4軍戦で復帰した武田翔太【写真:飯田航平】
4軍戦で復帰した武田翔太【写真:飯田航平】

1イニングを投げ無安打無失点の好投

 1年2か月という途方もない時間を、歯を食いしばって戦い続けた。マウンドから見る風景に自然と目は潤んだ。待ってくれている人がいる--。それだけで十分だった。ホークスの「背番号18」がマウンドに帰ってきた。

 7日に行われた北九州下関フェニックスとの4軍戦。武田翔太投手が復帰登板を果たした。6回から登板し、1イニングを無安打無失点。真っすぐは最速146キロをマークし、三振も1つ奪った。順調に復活への1歩目を踏み出した右腕は安堵の表情を浮かべた。

 長く苦しい日々を過ごしてきた。2024年はプロ13年目にして初の1軍登板なし。昨年4月には「右肘内側側副靭帯再建術および鏡視下肘関節形成術」、通称トミー・ジョン手術を受け、懸命なリハビリを続けてきた。

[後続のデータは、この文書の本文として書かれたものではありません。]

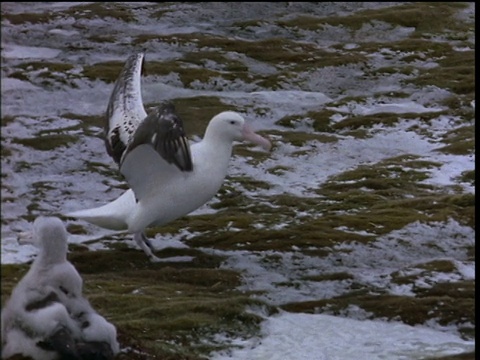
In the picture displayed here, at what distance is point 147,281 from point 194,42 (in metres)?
22.8

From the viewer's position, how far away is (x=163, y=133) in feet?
40.5

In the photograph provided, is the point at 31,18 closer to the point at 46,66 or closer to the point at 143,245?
the point at 46,66

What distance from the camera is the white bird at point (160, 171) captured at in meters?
13.0

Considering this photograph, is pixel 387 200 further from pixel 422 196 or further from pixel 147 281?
pixel 147 281

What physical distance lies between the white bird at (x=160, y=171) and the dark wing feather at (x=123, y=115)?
0.02 meters

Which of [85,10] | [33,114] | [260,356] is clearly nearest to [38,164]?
[33,114]

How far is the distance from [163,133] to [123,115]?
247 centimetres

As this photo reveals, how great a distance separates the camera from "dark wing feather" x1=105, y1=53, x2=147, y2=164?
14352mm

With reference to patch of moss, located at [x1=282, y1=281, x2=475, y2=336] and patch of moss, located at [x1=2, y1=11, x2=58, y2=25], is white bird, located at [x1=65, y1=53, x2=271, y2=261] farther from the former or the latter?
patch of moss, located at [x1=2, y1=11, x2=58, y2=25]

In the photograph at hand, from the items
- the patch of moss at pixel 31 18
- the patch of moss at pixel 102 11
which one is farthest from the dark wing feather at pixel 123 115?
the patch of moss at pixel 102 11

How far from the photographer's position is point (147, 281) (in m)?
12.8

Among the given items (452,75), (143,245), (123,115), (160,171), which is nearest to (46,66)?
(452,75)

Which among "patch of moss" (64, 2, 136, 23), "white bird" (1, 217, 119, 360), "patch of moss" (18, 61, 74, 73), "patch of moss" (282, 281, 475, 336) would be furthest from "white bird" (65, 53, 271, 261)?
"patch of moss" (64, 2, 136, 23)

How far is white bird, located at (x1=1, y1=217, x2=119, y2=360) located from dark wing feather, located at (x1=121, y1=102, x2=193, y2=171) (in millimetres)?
A: 5661
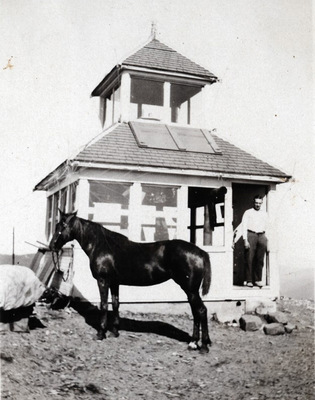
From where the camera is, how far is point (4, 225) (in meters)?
7.65

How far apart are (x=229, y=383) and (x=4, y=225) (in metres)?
4.73

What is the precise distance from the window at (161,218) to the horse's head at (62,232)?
2355 millimetres

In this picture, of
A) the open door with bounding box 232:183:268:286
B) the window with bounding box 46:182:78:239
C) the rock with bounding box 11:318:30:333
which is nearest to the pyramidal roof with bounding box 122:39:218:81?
the open door with bounding box 232:183:268:286

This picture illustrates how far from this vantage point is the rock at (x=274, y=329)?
8.63m

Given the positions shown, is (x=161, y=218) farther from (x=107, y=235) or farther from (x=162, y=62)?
(x=162, y=62)

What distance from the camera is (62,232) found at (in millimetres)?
7625

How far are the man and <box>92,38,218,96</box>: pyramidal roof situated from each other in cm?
397

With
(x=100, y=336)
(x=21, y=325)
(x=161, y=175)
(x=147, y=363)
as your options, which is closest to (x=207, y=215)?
(x=161, y=175)

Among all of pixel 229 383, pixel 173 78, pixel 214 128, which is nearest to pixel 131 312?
pixel 229 383

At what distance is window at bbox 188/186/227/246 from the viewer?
10.6 m

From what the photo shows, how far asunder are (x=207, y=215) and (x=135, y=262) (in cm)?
371

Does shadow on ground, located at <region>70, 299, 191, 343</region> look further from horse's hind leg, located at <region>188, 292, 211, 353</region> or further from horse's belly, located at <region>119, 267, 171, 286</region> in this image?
horse's belly, located at <region>119, 267, 171, 286</region>

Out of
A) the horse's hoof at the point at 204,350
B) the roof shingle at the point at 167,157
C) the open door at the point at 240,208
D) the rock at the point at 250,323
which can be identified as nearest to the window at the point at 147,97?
the roof shingle at the point at 167,157

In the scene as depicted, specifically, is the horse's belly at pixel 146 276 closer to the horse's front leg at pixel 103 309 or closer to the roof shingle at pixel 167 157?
the horse's front leg at pixel 103 309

 表情には見せなかったが、久しぶりのマウンドからは緊張感が伝わってきた。この日は妻と愛息も下関まで応援にかけつけた。「見てくれていたと思います。涙が出そうになりました」。登板を終えた直後、右腕が心境を明かした。

感慨深く語った心境…「浮き沈みはありますが」

「『もう1年経つのか』と思いながら過ごしてきました。きつい時もたくさんありました。今でも状態の浮き沈みはありますが、まずはしっかりと投げられて良かったと思います」

 感慨深げに語った右腕は、場内の球速表示で146キロを計測した。持ち味の大きなカーブは1球だけだったが、危なげない投球で予定していた1回を無事に投げ終えた。いつも通りのひょうひょうとした表情を見せたが、投球前の“あるシーン”が右腕の緊張を物語っていた。

「外すのを忘れていました。『あ、つけてるわ』と思って、サポーターを取りました。(リハビリ中は)いつも投げる時に付けていたので。『大丈夫かな』と一瞬思いました」

 これまで肘のサポーターは“必需品”だった。術後から当たり前のように右肘にあった「相棒」。マウンドに上がると、くるりとホームに背を向け、少し恥ずかしそうにサポーターを外した。ほほえましく思えるその仕草こそ、いかにリハビリが過酷で苦しい道のりだったのかを伝えていた。ここまでたどり着くための思いが凝縮されたシーンだった。

家族に支えられたリハビリ…「笑わせてくれた」

 リハビリ期間を支えてくれたのは、どんな時も自分を信じてくれた愛する存在だった。「一番は家族です。手術して右腕が使えない時でも、いろいろと支えてくれました。子どもも毎日笑わせてくれて、笑顔を見せてくれたので。幸せだなと感じていました」。感謝の思いが尽きることはない。

 今後は3軍に帯同し、実戦を重ねていく予定だ。「少しずつイニングを伸ばして、早く1軍に戻れるようにしたいです。1年2か月、長い間待ってくださったファンの皆さん、そして支えてくれた皆さんに感謝しかありません。恩返しできるように頑張っていきます」。帰りを待ってくれた人たちのため、そして自分自身のために――。武田翔太が大きな一歩を踏み出した。